# Address proof



## Rickyrick (Jul 6, 2011)

As resideny with company accomodation I need a proof of address.
Currently out of Dubai, anyone an idea how to get that?

Only have Etisalat but can't find any address on any online service off them...
No utility bills either as they are payed by company.
Company only gives letter when I pick it up which is impossible now!

Rick


----------



## Canuck_Sens (Nov 16, 2010)

Rickyrick said:


> As resideny with company accomodation I need a proof of address.
> Currently out of Dubai, anyone an idea how to get that?
> 
> Only have Etisalat but can't find any address on any online service off them...
> ...


I am in the same situation everything is paid by my company, but all places that requested proof of address accepted the bill from DU (my personal mobile). Perhaps you can download your bill from Etisalat that would suffice ? (sorry I am not an Etisalat customer so I am not sure if you can download for DU you can).

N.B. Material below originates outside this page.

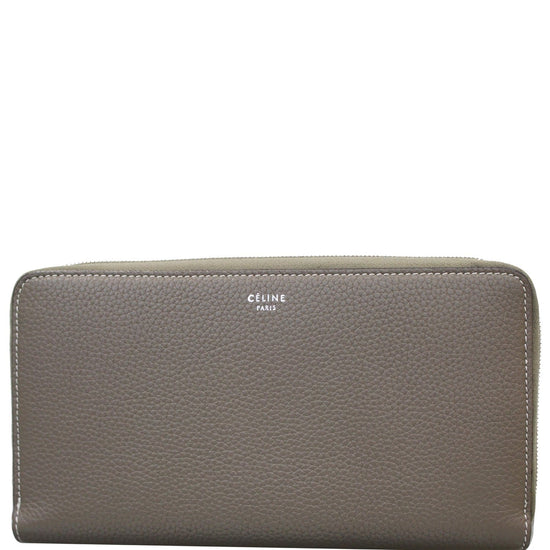 CELINE Large Zip Around Multifunction Drummed Calfskin Wallet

If mob bill is not accepted, your company signed a contract with you saying they will pay your lodging and sure they have a contract with the place where you are staying. If this is the case, have both documents "faxed" to you and they should suffice if not ask them to "FEDEX or DHL" to you


----------



## Rickyrick (Jul 6, 2011)

Thanks! Have to pick it up myself though and for Etisalat I have to activate that online function at the store!!


----------



## ReggieDXB007 (Mar 10, 2011)

I used credit card/bank account - could you not do the same? I had the same issue as of course they required *two* proofs of address so I used the utility bills for the second proof.


----------



## Rickyrick (Jul 6, 2011)

ReggieDXB007 said:


> I used credit card/bank account - could you not do the same? I had the same issue as of course they required *two* proofs of address so I used the utility bills for the second proof.


Thanks,yeah it's for the bank too and they already had it for my creditcard too... Will try it though!


----------



## Felixtoo2 (Jan 16, 2009)

Couldn`t you ask your company for a letter in Arabic confirming your employment status and address?


----------